# Sección del documento
Como explica Carrithers, Wolf desplaza su foco de atención desde los centros de las culturas y las sociedades a sus periferias y las relaciones entre ellas; y de una descripción más o menos estática de sus características a una descripción dinámica de los procesos en que están implicadas. Wolf no coincide en todo con Benedict y Radcliffe-Brown. Concibe la cultura como una “serie de procesos que construyen, reconstruyen y desmontan materiales culturales (tales como los valores sociales o las formas de categorización del mundo)”. La sutil distinción de Wolf, resalta Carrithers, supone un proceso de desmontaje y montaje. De un lado, es importante desmontar el sistema dinámico global y ver cómo funcionan las “sociedades” o “culturas” particulares. Pero a esta etapa de desmontaje debe seguir otra de montaje de modo que, al final Wolf cita a Alexander Lesser veamos las sociedades como “sistemas abiertos…inextricablemente implicados con otros agregados, próximos y lejanos, con conexiones entretejidas, reticulares”. Por eso afirma Carrithers que mucha de las sociedades que los antropólogos han desmontado esperan todavía su montaje correlativo, alguna demostración de cómo han surgido y cambiado en las “conexiones entretejidas, reticulares” de nuestra más extensa vida humana [8] .

Extractos de conjuntos de datos etiquetados con recuadros:
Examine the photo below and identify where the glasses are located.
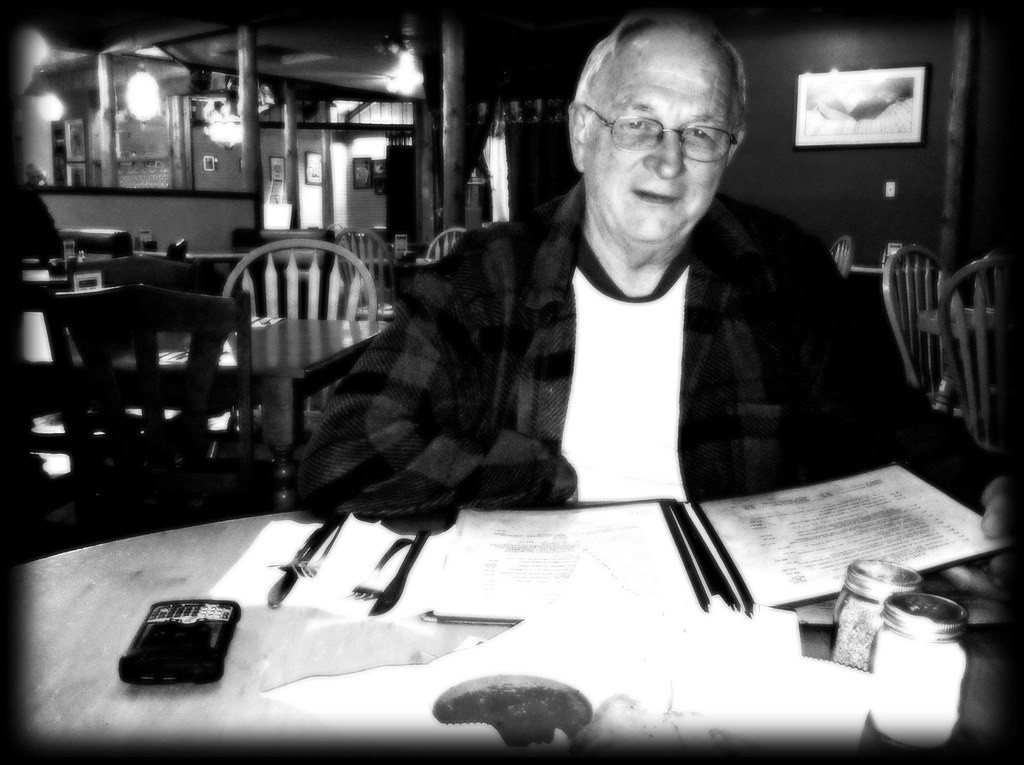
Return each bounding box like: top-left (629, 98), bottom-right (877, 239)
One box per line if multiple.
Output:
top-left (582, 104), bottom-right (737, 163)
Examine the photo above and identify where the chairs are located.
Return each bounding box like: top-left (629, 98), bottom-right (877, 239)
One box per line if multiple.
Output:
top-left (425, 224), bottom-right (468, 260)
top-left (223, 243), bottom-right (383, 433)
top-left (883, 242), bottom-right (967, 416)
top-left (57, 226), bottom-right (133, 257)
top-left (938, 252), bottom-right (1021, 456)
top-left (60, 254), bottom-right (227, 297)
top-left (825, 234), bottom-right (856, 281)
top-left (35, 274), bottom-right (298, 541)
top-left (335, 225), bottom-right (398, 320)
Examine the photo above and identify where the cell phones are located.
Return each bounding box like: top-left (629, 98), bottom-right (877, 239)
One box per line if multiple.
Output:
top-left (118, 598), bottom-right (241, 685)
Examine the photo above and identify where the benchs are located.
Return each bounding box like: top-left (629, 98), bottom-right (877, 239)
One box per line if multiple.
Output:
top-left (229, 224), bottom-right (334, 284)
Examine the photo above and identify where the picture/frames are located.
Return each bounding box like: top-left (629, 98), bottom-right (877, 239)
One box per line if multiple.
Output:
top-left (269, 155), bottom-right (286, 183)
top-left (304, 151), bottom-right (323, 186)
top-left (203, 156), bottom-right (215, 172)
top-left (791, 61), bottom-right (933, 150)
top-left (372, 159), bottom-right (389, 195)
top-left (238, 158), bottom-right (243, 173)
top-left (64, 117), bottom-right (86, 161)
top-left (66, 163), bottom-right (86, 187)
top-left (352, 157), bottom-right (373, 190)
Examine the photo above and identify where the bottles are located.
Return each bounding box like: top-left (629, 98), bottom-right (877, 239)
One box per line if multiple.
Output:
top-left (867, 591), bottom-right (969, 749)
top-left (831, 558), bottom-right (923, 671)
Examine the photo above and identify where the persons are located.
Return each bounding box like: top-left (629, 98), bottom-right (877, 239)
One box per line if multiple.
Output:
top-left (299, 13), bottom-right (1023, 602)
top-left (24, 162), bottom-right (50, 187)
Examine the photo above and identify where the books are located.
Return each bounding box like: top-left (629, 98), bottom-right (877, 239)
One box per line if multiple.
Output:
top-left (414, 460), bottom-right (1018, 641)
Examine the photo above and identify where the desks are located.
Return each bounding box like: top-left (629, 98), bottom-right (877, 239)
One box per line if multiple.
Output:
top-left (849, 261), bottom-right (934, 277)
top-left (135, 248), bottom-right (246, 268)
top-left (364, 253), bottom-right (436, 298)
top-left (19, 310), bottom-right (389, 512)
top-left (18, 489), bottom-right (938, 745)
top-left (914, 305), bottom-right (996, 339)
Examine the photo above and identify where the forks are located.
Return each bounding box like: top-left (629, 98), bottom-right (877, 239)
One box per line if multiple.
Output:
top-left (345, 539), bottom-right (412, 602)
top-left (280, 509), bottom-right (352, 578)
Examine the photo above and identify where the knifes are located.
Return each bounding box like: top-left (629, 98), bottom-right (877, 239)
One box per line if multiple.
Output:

# Qué hacer
1. Reescribe como lista breve el párrafo del texto sobre Wolf que comienza con «Como explica Carrithers», conservando sus datos principales.
2. Prosigue el texto sobre Wolf a partir de su última oración.
Las filas no tienen relación con el texto sobre Wolf.

# Respuestas
1.
- Según Carrithers, Wolf traslada su atención de los centros de las culturas y sociedades a sus periferias y a las relaciones entre ellas.
- También pasa de una descripción más o menos estática a una descripción dinámica de los procesos en que están implicadas.
- Wolf no coincide en todo con Benedict y Radcliffe-Brown.
- Para Wolf, la cultura es una serie de procesos que construyen, reconstruyen y desmontan materiales culturales, como los valores sociales o las formas de categorizar el mundo.
- Carrithers destaca que esta idea supone un proceso de desmontaje y montaje.
- Primero hay que desmontar el sistema dinámico global para ver cómo funcionan las «sociedades» o «culturas» particulares.
- Después debe venir el montaje, para ver las sociedades, en palabras de Alexander Lesser citadas por Wolf, como «sistemas abiertos» con «conexiones entretejidas, reticulares».
- Por eso Carrithers sostiene que muchas sociedades desmontadas por los antropólogos aún esperan su montaje correspondiente, es decir, mostrar cómo surgieron y cambiaron dentro de esas conexiones.

2.
Por todo ello, Carrithers afirma que de este modo cambia nuestra concepción de la diversidad humana. Apunta como moraleja que la vida humana es metamórfica. Y emplea este término técnico para captar la mutabilidad incesante de la experiencia humana, la temporalidad de que están forjadas todas las instituciones y relaciones humanas. No se puede concebir a los seres humanos, como hacían Radcliffe-Brown y Benedict, ignorando esa mutabilidad y esa temporalidad, lo que no deja de ser irónico, indica Carrithers, pues la noción de diversidad cultural que Benedict ejemplifica se orientaba desde el principio a confirmar que los humanos cambian, y que varían enormemente más allá de los estrechos dictados de la selección natural. Pero ella, y otros como ella, han rechazado desde el inicio la tarea de proporcionar una explicación real de las variaciones: la noción de cultura no sólo era ahistórica sino, en realidad, antihistórica. Toda cultura tenía su propia fuerza causal y de conservación que subrayaba en cada generación y en cada ser humano concreto su peculiar carácter distintivo. La consecuencia fue, continúa Carrithers, que en una teoría de este tipo “los patrones sociales y culturales tienen un carácter determinante que deja poco espacio a la voluntad, al accidente, al cambio o la combinación de circunstancias. De algún modo todo llega a parecer siempre lo mismo [9] “. Y refuerza su tesis Carrithers añadiendo que, como observó J.D.Y. Peel, tan ahistórico punto de vista “no es consistente con un concepto realista de lo que es la sociedad y la experiencia humana en el interior de la misma” porque “elimina el cambio, la imperfección y la potencialidad, los recuerdos y las intenciones -en una palabra, la historicidad [10] .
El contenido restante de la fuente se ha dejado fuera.